The problem: Once the line containing "metallic purple deco mesh ribbon" is found, please copy it and all lines after it through the end of the records, exactly, leaving out pictures.

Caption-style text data
-- Opening Marker --

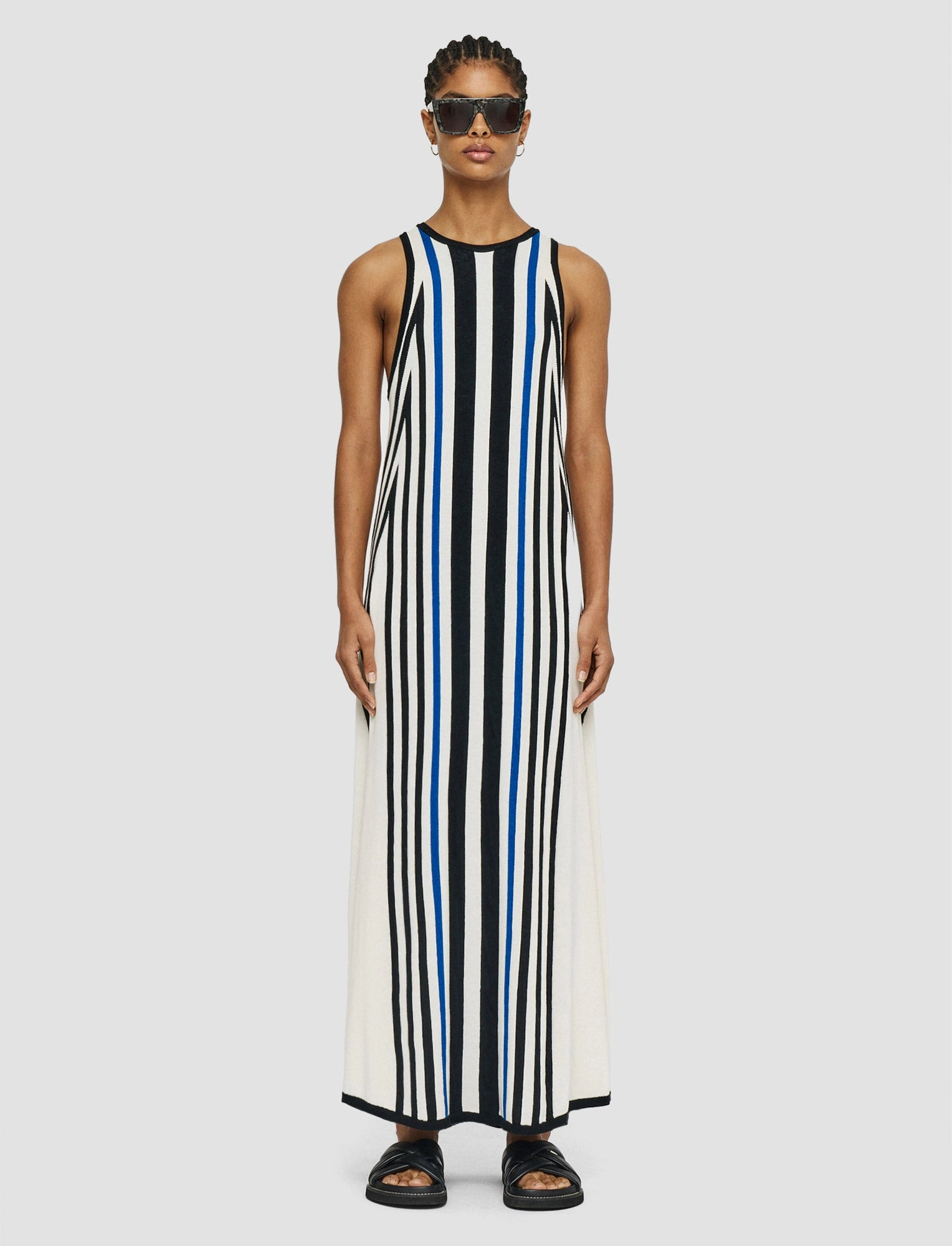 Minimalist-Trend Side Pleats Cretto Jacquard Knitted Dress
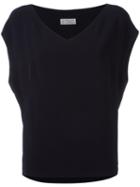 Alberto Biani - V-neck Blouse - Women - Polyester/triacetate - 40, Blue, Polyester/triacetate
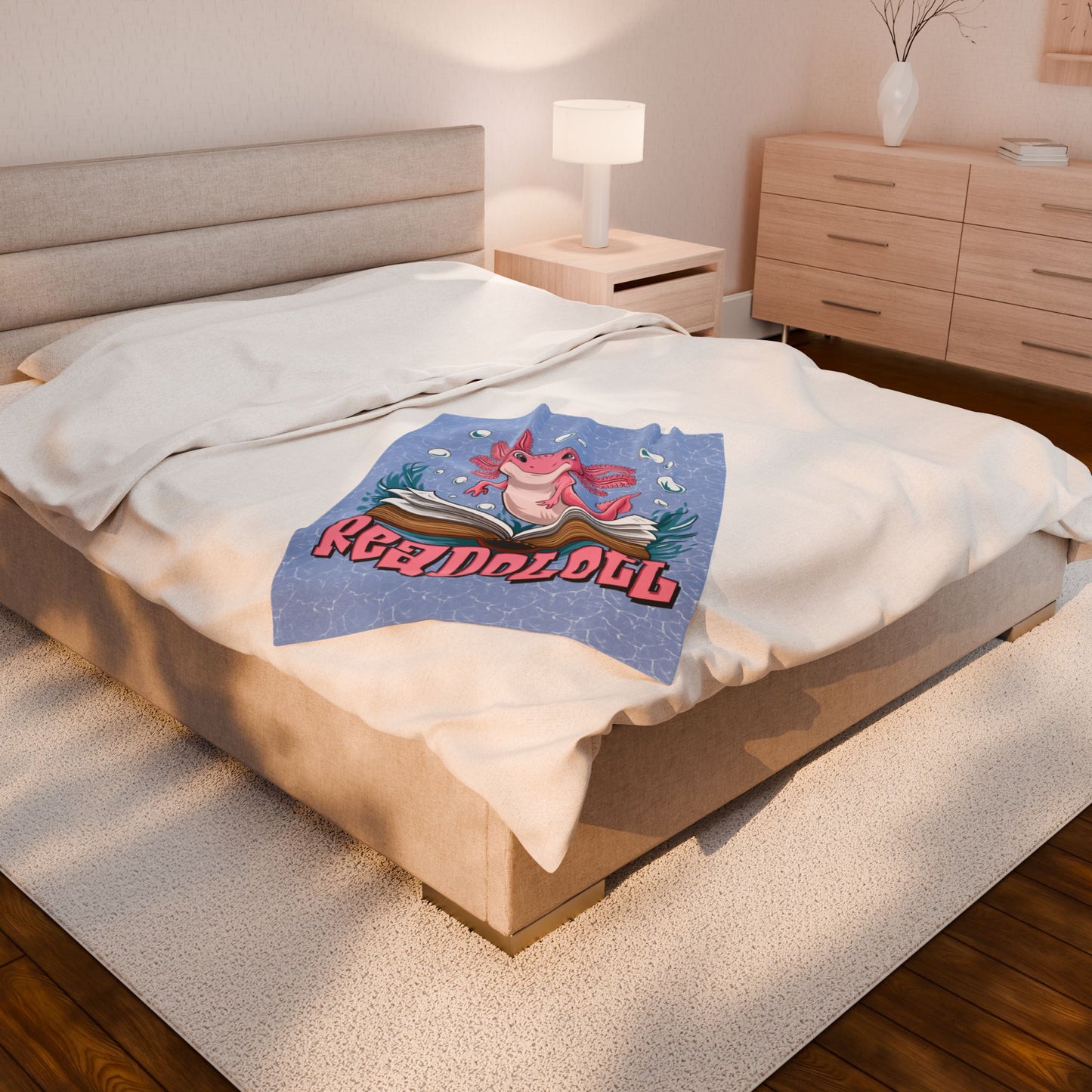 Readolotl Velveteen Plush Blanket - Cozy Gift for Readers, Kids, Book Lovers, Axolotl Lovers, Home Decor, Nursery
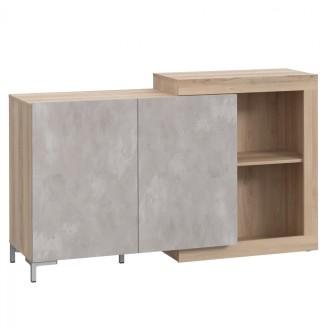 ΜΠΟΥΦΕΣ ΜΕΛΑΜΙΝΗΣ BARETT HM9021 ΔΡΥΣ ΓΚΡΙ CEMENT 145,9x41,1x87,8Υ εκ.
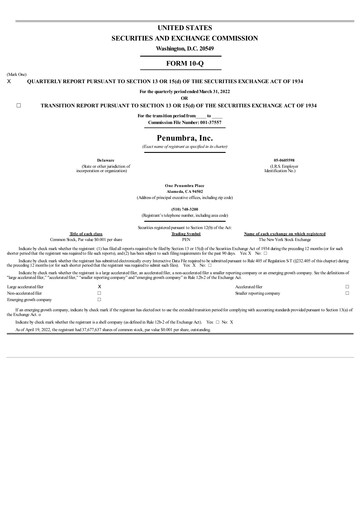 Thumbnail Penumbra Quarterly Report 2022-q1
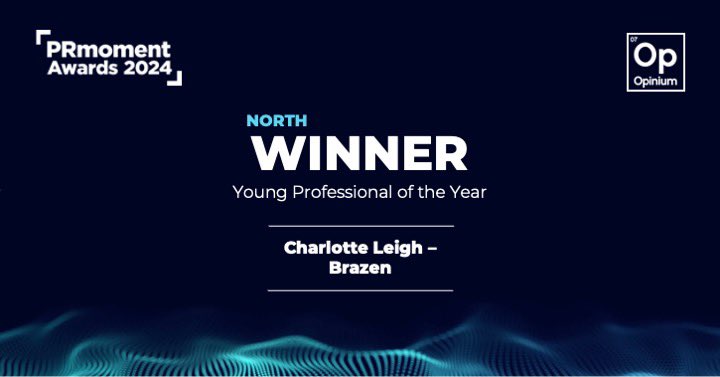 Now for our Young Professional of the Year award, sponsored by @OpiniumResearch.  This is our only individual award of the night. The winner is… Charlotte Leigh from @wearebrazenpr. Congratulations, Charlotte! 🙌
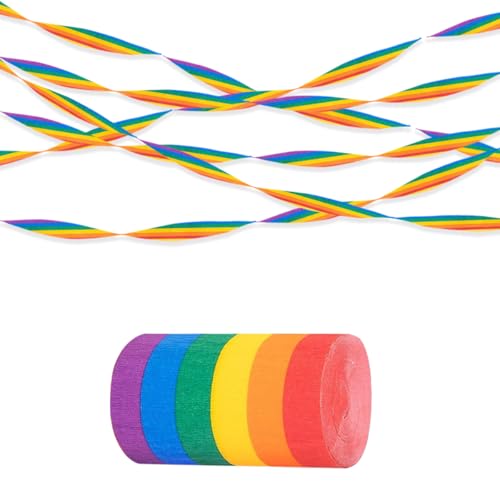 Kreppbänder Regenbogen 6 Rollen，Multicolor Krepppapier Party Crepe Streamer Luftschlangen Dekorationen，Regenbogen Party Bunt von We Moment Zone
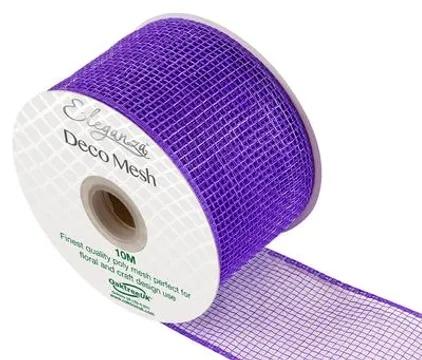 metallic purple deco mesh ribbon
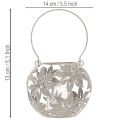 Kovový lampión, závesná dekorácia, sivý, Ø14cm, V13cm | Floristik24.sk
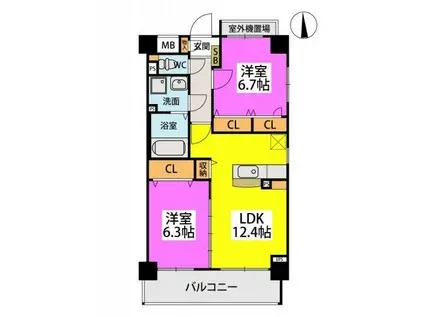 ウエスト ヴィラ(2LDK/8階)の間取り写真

-- Closing Marker --

Solution to this exercise:
 metallic purple deco mesh ribbon
 Kovový lampión, závesná dekorácia, sivý, Ø14cm, V13cm | Floristik24.sk
 ウエスト ヴィラ(2LDK/8階)の間取り写真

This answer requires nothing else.